- **EXERCISE DESCRIPTION**: Repeat word for word everything from the line containing "family: Mustelidae" to the end of the listing, first and last lines included, and only that.

- **ENTRIES SUPPLIED**:
======
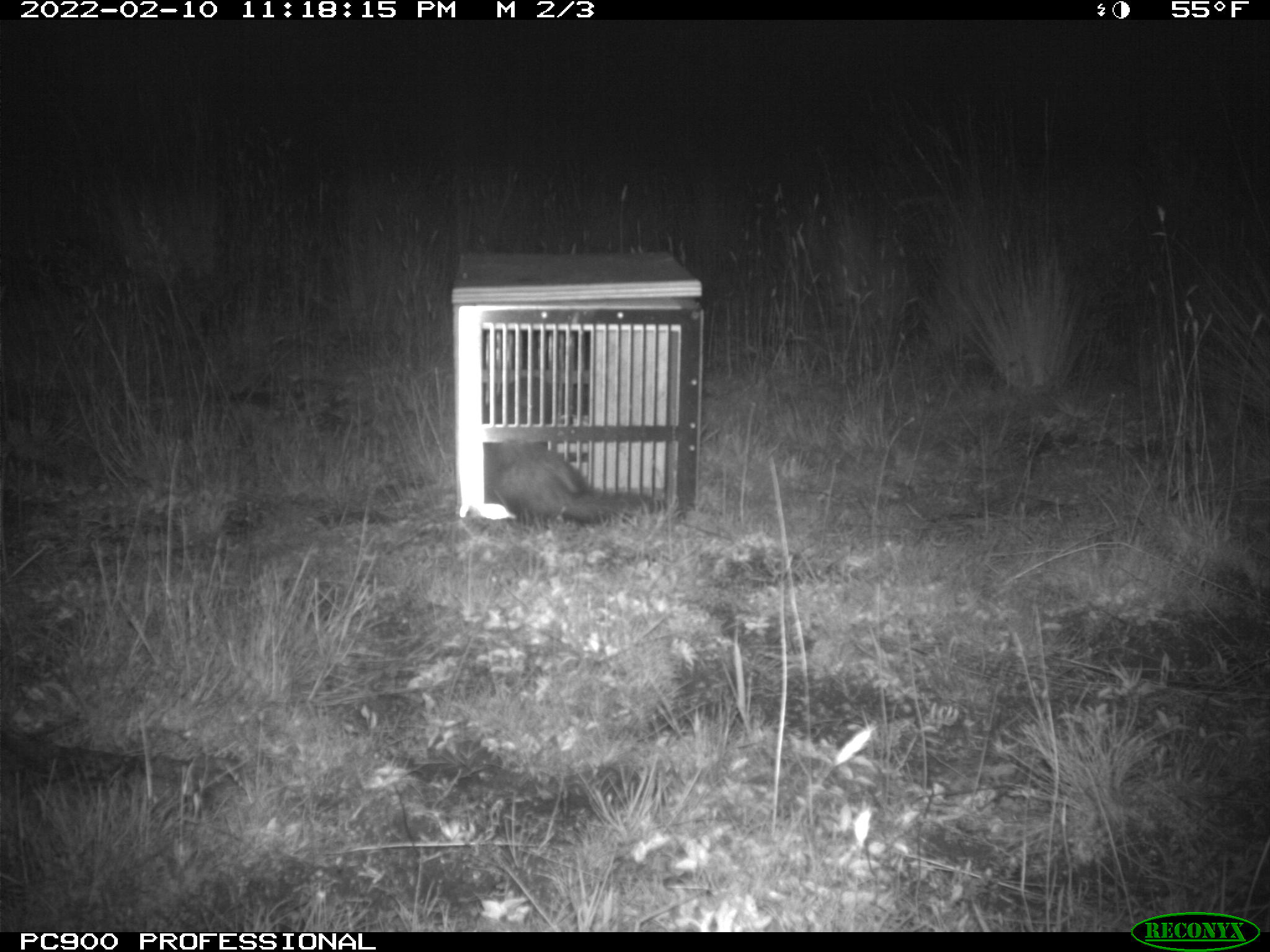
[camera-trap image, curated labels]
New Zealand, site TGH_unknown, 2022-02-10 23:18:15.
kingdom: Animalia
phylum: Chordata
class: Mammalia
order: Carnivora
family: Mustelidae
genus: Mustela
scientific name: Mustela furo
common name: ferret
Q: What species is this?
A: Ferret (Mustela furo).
======
- **EXERCISE OUTPUT**:
family: Mustelidae
genus: Mustela
scientific name: Mustela furo
common name: ferret
Q: What species is this?
A: Ferret (Mustela furo).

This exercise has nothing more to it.